I remember waiting for my "Intermediate" results. They did not come out until two days after Christmas. Christmas was not to be enjoyed that year but to be endured. My mother saw to that. I think she believed she was being perfectly fair and reasonable.
On Christmas morning I was told what my present would be - if I passed. Right around me everyone else unwrapped parcels. Presents to me from my grandparents, aunts and uncles, were put to one side. I would be given them when the results came out.
I know my father would have remonstrated with my mother in private. He never argued with her in front of us. She would have been adamant. No presents unless I passed. Failure would be a public humiliation for her as well as me.
My mother kept reminding me the results would be coming and how she would feel if I did not meet her expectations. My father did not mention them.
Of course my father had to worry about everyone's examination results - years 10, 11 and those few year 12 students who had been working largely alone in the big country school my father was responsible for looking after. The day the results came out he would be fielding phone calls and visits from parents who would demand to know why their child had not done better, whether their child should return to school, repeat, do different subjects, change streams etc etc. The results were a reflection on his staff as well as his students.
No, my mother told me that she was the one who had to "worry" about our results. My brother, younger than me, had already been castigated for not getting full marks in his maths exam. He ignored her. He had still managed to get more marks than anyone else.
By the night before the results came out I was quite literally sick with worry.
They were printed in the newspaper in those days. Your surname and initials, your number and your results were there for the entire world to see. It was a cruel system.
Students would head off to the printing door of the state newspaper and wait for the first edition to come off the presses. The newspaper was sympathetic. They would produce the results as rapidly as they could - inevitably there were errors on occasions but they did their best
Even if we had been staying with my grandparents in the city there was no way I would ever have been allowed to join the throng at the printing door. As it was I had to wait for the paper to arrive. I had to wait until my father opened the paper and read the results.

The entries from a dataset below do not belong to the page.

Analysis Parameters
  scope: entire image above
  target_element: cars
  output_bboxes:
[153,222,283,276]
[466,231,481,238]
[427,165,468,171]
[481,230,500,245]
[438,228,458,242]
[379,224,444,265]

Fortunately my father was as anxious as I was. The van that delivered the newspapers to places as far as the coast was as early as it could be. It was just after five in the morning when the paper landed with that ominous thud in the front yard. My father was up as soon as he heard it. I stood there chewing my knuckles as he went out the door.
"Cat, get my glasses!" Oh yes, he was every bit as anxious as I was.

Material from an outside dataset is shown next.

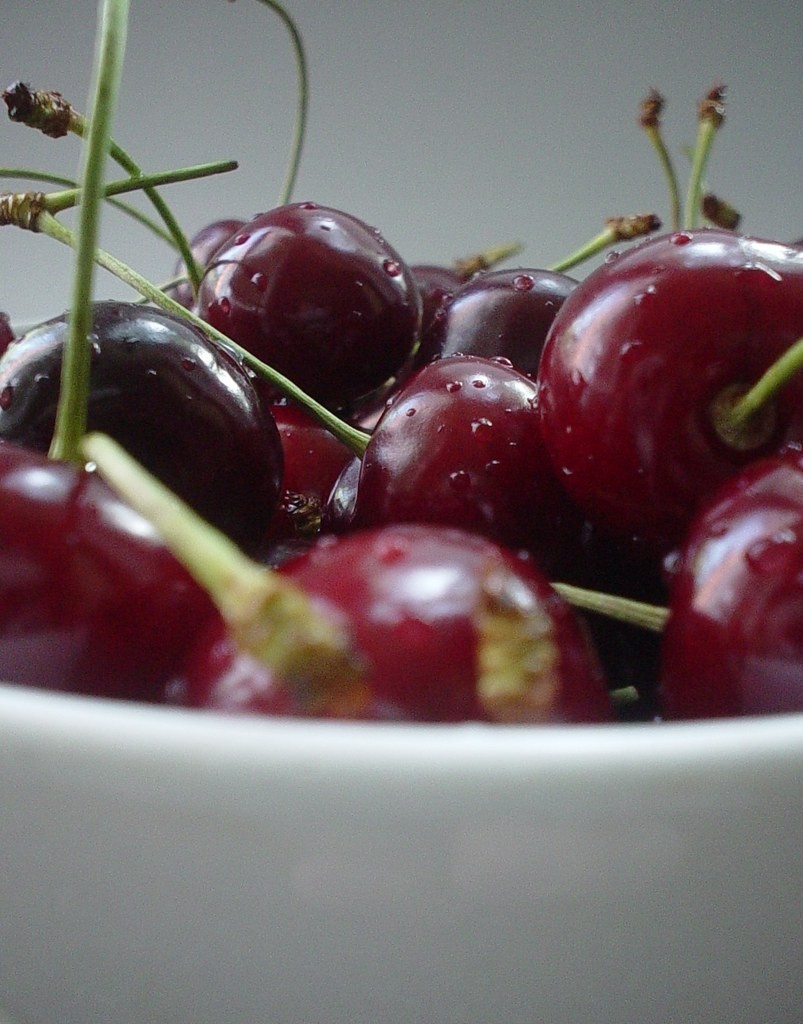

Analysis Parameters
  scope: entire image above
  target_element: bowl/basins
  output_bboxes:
[1,681,803,1024]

I did far better than I had expected I would do. I ate breakfast without being sick. My mother said I "must have recovered from that stomach bug".
My father spent the day in his headmaster's office talking to parents.
I opened my Christmas presents from my relatives. I wrote them "thankyou" notes the same day and posted them with all the other thankyou notes from my siblings. Local people congratulated me on my results. I congratulated some of my classmates who were gathered outside the general store. They were admiring a new racing bike one of them had been given as a Christmas present. He had barely passed but his parents seemed pleased he had passed at all.
I never did get a Christmas present. I had known I would not. It was "saved" for my birthday a few days later. My presents were always "for Christmas and birthday".